Chronic granulomatous disease (CGD) is caused by defects in NADPH oxidase. Current stem cell transplantation therapies carry significant risks, including graft-versus-host disease, graft failure, and severe infections. Although CRISPR/Cas9-mediated HDR gene therapy offers the potential for autologous transplantation, it still faces major safety concerns such as off-target effects, chromosomal abnormalities, and p53 activation.

Recently, Jacob Giehm Mikkelsen and Rasmus O. Bak’s teams at Aarhus University (Denmark) published a study in Nature Communications titled “Targeted gene editing and near-universal cDNA insertion of CYBA and CYBB as a treatment for chronic granulomatous disease”. 

In this work, the researchers employed a high-fidelity Cas9 variant combined with paired Cas9 nickases to efficiently repair the CYBB and CYBA genes in CD34⁺ cells from CGD patients. This approach markedly reduced off-target effects and cytotoxicity, while eliminating chromosomal translocation events. Importantly, the gene edited cells demonstrated long-term multilineage engraftment and restored granulocyte function in vivo, providing a safer and more effective therapeutic strategy with strong potential for clinical translation.

Spotlight

For the first time in a CGD model, the authors co-delivered mRNAs encoding i53 (53BP1 inhibitor), GSE56 (p53 inhibitor), and Ad5-E4orf6/7 (HDR enhancer). This combinatorial strategy significantly boosted editing efficiency and preserved cell viability within long-term hematopoietic stem cell (LT-HSC)-enriched populations.

2.Toward a “Pan-X-CGD” Therapeutic Strategy
The researchers designed a targeted insertion of CYBB exon 3-13 cDNA, a strategy theoretically capable of correcting ~86% of X-CGD mutations. This approach provides a feasible pathway for developing a universal gene therapy for X-CGD.

3. Stepwise Safety Upgrades
By moving from Std-Cas9 to HiFi Cas9 and ultimately to paired D10A Cas9 nickases, the researchers progressively reduced off-target editing from ~77% to undetectable levels. Using CAST-seq analysis, they further confirmed that the paired nickase strategy effectively eliminated chromosomal translocations.
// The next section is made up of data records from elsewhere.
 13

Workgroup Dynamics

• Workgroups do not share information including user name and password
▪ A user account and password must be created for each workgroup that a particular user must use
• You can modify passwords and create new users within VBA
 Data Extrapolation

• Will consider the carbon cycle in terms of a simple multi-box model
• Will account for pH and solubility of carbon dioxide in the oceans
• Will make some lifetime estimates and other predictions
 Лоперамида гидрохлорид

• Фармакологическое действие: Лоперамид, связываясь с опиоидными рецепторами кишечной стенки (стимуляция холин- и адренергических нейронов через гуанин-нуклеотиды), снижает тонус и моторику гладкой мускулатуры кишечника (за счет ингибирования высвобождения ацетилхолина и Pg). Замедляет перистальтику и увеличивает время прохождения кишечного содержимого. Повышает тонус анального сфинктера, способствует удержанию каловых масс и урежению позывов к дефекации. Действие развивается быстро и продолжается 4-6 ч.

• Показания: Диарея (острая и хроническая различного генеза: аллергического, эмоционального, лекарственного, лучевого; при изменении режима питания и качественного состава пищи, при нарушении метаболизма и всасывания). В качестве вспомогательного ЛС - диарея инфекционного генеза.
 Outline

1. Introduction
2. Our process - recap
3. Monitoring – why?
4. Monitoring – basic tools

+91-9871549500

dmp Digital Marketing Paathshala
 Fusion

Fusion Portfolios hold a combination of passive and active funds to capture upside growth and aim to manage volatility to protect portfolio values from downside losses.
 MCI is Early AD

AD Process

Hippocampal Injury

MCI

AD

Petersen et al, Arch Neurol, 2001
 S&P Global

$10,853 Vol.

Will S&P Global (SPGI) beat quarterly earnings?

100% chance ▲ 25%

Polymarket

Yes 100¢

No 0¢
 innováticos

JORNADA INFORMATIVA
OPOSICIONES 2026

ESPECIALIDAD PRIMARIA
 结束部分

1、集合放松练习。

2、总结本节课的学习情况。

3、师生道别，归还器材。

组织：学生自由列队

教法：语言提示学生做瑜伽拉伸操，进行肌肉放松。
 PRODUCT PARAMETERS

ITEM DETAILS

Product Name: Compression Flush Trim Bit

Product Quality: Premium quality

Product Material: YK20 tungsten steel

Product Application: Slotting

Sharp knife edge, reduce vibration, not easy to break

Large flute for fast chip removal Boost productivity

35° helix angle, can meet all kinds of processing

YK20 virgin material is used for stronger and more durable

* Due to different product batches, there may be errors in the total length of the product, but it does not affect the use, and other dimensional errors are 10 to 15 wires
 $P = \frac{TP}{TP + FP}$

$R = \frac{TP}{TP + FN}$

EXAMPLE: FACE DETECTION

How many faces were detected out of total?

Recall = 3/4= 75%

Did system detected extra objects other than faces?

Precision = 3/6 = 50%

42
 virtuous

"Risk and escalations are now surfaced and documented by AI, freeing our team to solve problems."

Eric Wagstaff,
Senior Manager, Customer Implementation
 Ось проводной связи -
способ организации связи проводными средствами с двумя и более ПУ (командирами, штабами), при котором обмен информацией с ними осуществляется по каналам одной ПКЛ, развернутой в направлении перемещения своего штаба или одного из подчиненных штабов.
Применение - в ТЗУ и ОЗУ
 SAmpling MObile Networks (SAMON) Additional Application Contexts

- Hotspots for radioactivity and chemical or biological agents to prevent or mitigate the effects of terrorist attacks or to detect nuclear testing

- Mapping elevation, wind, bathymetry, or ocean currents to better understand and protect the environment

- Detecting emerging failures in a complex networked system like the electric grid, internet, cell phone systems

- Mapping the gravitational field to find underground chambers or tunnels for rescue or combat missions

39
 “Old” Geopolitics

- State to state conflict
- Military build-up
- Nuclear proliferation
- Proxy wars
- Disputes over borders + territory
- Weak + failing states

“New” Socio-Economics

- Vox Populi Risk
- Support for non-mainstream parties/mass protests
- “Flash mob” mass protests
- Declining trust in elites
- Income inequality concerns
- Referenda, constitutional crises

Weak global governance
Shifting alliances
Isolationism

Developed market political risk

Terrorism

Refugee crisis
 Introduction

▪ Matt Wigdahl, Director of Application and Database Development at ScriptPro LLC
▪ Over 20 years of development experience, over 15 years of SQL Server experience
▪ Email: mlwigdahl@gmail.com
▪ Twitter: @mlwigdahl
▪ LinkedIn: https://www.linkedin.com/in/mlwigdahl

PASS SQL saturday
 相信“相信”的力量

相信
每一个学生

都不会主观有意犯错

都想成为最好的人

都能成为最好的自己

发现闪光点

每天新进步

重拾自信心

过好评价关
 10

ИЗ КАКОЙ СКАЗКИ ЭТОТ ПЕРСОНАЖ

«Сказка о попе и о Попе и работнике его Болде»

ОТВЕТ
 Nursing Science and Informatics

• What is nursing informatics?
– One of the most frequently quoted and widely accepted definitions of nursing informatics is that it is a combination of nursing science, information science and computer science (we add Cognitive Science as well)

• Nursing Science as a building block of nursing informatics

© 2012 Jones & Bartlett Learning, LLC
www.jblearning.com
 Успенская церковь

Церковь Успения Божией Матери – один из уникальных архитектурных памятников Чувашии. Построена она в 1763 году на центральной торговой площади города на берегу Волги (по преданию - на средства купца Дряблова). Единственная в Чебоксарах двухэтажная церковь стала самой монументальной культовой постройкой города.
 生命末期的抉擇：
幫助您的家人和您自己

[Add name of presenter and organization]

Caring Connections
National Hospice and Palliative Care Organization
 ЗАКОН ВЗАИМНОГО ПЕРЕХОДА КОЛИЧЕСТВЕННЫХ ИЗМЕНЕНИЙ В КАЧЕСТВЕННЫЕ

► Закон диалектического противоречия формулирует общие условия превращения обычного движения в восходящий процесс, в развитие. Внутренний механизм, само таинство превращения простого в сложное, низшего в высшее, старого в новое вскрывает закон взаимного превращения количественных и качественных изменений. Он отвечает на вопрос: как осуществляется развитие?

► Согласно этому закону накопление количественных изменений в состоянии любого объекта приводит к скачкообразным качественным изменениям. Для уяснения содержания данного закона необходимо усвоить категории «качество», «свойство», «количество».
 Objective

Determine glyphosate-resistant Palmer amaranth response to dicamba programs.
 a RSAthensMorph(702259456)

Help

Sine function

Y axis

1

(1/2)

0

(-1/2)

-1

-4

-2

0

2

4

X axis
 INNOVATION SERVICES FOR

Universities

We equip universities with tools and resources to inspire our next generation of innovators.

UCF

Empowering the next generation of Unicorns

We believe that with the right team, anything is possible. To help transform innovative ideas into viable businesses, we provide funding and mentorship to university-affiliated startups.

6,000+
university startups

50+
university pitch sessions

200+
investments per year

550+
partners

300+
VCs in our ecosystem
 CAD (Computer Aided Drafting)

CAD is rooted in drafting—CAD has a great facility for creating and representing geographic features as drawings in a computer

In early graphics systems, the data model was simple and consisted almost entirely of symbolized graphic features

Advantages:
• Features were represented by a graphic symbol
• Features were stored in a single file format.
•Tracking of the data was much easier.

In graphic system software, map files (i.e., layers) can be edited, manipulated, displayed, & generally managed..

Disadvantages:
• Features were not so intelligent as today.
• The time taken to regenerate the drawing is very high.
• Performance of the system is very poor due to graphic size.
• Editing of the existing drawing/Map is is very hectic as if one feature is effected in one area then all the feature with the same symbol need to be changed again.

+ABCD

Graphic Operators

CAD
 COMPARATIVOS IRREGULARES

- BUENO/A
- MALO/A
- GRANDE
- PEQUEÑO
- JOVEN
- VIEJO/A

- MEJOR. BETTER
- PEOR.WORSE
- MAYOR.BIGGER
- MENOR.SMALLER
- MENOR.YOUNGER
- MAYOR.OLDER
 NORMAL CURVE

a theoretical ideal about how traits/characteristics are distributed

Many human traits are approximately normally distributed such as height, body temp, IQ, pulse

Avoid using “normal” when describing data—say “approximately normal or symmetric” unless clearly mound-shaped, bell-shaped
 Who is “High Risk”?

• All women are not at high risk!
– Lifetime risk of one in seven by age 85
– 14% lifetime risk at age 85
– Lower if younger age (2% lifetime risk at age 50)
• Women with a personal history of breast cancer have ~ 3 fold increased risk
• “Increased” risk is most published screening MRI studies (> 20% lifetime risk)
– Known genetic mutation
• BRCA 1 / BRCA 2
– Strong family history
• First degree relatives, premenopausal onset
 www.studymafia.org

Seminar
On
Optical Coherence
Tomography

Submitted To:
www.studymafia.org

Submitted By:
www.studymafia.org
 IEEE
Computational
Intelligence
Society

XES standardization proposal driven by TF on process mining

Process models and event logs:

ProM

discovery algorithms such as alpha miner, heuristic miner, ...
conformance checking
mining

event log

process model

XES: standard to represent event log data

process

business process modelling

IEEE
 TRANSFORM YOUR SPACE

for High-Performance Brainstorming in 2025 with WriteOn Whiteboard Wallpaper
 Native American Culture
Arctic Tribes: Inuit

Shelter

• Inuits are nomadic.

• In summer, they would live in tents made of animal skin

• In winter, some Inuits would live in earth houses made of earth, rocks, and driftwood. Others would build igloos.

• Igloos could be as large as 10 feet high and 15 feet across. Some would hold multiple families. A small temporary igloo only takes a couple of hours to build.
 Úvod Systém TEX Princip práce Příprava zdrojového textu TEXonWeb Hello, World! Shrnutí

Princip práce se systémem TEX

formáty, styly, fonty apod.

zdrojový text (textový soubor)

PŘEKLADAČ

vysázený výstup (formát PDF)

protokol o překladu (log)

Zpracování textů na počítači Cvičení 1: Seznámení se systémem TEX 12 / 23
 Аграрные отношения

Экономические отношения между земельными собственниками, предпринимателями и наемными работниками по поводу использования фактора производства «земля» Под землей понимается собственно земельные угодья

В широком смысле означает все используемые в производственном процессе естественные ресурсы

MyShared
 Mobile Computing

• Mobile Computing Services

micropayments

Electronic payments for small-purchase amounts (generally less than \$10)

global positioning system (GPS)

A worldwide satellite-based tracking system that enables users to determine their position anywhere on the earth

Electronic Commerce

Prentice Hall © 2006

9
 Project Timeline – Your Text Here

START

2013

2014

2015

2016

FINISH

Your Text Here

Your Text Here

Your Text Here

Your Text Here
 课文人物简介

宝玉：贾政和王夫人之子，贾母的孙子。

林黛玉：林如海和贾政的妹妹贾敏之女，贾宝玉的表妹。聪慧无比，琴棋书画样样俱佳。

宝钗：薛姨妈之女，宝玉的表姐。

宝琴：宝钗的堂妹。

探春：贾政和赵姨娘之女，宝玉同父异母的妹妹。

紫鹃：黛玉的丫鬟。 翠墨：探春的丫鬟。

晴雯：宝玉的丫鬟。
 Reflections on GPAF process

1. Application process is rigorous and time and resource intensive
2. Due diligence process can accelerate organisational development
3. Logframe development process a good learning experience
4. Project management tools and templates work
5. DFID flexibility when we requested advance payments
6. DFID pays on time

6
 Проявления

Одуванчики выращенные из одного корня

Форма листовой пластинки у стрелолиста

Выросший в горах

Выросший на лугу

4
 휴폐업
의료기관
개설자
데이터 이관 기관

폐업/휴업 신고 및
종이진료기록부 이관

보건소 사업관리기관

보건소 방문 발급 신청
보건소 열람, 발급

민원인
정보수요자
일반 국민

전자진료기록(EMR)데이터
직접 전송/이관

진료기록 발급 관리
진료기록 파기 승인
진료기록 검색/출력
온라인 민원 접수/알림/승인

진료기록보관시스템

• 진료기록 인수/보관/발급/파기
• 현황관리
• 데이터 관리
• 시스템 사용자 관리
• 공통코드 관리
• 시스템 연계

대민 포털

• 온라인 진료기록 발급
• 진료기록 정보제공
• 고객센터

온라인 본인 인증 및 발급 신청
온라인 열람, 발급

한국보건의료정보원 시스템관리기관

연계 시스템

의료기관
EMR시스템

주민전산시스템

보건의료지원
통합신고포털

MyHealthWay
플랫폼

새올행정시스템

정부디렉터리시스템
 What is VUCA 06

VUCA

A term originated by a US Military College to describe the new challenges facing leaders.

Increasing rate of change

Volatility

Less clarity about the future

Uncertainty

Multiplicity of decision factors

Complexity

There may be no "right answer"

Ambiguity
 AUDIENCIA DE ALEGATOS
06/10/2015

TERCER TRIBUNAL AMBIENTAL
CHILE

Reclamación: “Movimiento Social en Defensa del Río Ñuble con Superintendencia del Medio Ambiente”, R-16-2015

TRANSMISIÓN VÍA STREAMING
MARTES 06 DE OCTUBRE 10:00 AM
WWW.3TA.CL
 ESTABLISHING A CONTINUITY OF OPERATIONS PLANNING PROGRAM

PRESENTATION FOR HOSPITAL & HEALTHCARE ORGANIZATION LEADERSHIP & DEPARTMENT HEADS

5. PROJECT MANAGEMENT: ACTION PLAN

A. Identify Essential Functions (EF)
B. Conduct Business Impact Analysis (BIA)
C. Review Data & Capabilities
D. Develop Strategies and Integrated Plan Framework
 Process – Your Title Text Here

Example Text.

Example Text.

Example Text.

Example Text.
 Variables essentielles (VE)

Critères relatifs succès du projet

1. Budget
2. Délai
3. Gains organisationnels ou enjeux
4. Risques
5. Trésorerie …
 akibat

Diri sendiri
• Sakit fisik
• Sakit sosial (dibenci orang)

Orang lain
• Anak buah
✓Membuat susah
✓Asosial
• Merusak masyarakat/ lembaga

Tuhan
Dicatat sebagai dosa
The researchers first tested a standard workflow—delivering Std-Cas9 RNPs together with an rAAV6 repair template—to target CYBA with a GFP reporter insertion. While this approach achieved relatively high editing efficiency (~40%), it triggered a strong DNA damage response in hematopoietic stem and progenitor cells (HSPCs), leading to reduced proliferation and a marked decline in colony-forming capacity (CFU).

Most critically, when these edited cells were transplanted into immunodeficient mice, they almost completely lost long-term, multilineage engraftment potential. Edited cell frequencies in recipient bone marrow dropped sharply, indicating that the editing process imposed strong negative selection or direct damage on bona fide LT-HSCs.

To overcome the observed toxicity, the researchers supplemented the editing system with three mRNAs: i53, GSE56, and Ad5-E4orf6/7. Co-delivery of these HDR enhancers markedly increased HDR efficiency in LT-HSC-enriched populations, while also boosting the overall number and viability of edited cells. This strategy not only improved repair efficiency but also alleviated the detrimental impact of genome editing on LT-HSC fitness.